South Africa’s proposed new rules regarding foreign truck drivers and job reservation for citizens fly in the face of the progressive ambitions of the African Continental Free Trade Area agreement.
This was among the concerns raised regarding the obstacles to increasing intra-AfCFTA trade under the new agreement at a recent webinar on Trade in Services in Africa.
Francois Fouche, director of Growth Diagnostics at GIBS Business School, said general trade on the African continent was limited and more than 50% of intra-continental trade took place between just five Southern African Customs Union member countries – Botswana, Eswatini, Lesotho, Namibia and South Africa.
“If we extend this to SADC, the region makes up 75% of intra-continental trade. AfCFTA is extremely progressive and ambitious but the implementation is two different worlds,” he said.
Fouche said non-tariff barriers such as delays with customs at border posts and poor road infrastructure as well as concerns about the safety of logistics services and goods were hurdles hampering trade in both goods and services on the continent.

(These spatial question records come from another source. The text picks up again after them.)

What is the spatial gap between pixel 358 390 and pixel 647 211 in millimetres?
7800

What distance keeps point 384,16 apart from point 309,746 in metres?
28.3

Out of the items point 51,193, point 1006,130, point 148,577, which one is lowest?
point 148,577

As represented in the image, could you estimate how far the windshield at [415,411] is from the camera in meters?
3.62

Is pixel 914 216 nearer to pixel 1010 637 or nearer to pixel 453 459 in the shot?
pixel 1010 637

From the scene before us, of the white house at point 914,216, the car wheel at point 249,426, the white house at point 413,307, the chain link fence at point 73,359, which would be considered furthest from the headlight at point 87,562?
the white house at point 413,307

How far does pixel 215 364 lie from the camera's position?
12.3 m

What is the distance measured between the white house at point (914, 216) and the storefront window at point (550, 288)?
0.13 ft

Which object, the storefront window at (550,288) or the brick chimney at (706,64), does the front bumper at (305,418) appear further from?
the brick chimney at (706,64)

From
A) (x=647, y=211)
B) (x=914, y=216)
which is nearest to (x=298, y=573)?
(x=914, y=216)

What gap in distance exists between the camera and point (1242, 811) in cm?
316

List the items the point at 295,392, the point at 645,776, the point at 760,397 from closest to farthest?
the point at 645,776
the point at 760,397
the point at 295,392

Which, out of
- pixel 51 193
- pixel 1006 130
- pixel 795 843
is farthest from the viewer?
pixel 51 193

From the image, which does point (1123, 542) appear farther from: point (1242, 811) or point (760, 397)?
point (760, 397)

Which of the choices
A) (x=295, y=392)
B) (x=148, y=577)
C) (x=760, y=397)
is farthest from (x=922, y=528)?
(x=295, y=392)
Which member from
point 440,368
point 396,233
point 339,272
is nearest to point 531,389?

“It is rather challenging for countries to become wealthy without engaging in more trade and not becoming more productive. Trade across borders introduces greater variety of imports for a nation’s consumers but it is more than that,” Fouche said.
“It also introduces more competition into a domestic economy and greater competition is even better for consumers, prices and variety.” He said some smaller economies in Africa were concerned that the liberalisation of trade, and reduction in import tariffs, would bring about only a loss in fiscal income.
“However, this is not necessarily the case, since greater levels of trade – and the opening up of their economies – will likely increase the size of their domestic economies to such an extent that the companies, and other taxes they collect from the increased activity, will overshadow the loss of import tariff fiscal income.” Fouche added that full implementation of AfCFTA was a journey that would take decades.
Donald Mackay, director of XA International Trade Advisors, said South Africa’s recent policy directions in terms of business and labour regulations were contrary to the expansion of trade under the agreement.
He said the move by the government to prohibit foreign drivers from working locally without a permit flew in the face of a SADC agreement to allow drivers access and would hamper trade by making it difficult for SA drivers to travel in other countries.
“A Gauteng township economy law sets aside certain businesses that can only be operated by South Africans, and amendments to labour legislation reserving certain jobs only for South Africans is all happening in the context of a broader trade agreement that seeks to liberalise the movement of services, people and goods in Africa,” he said.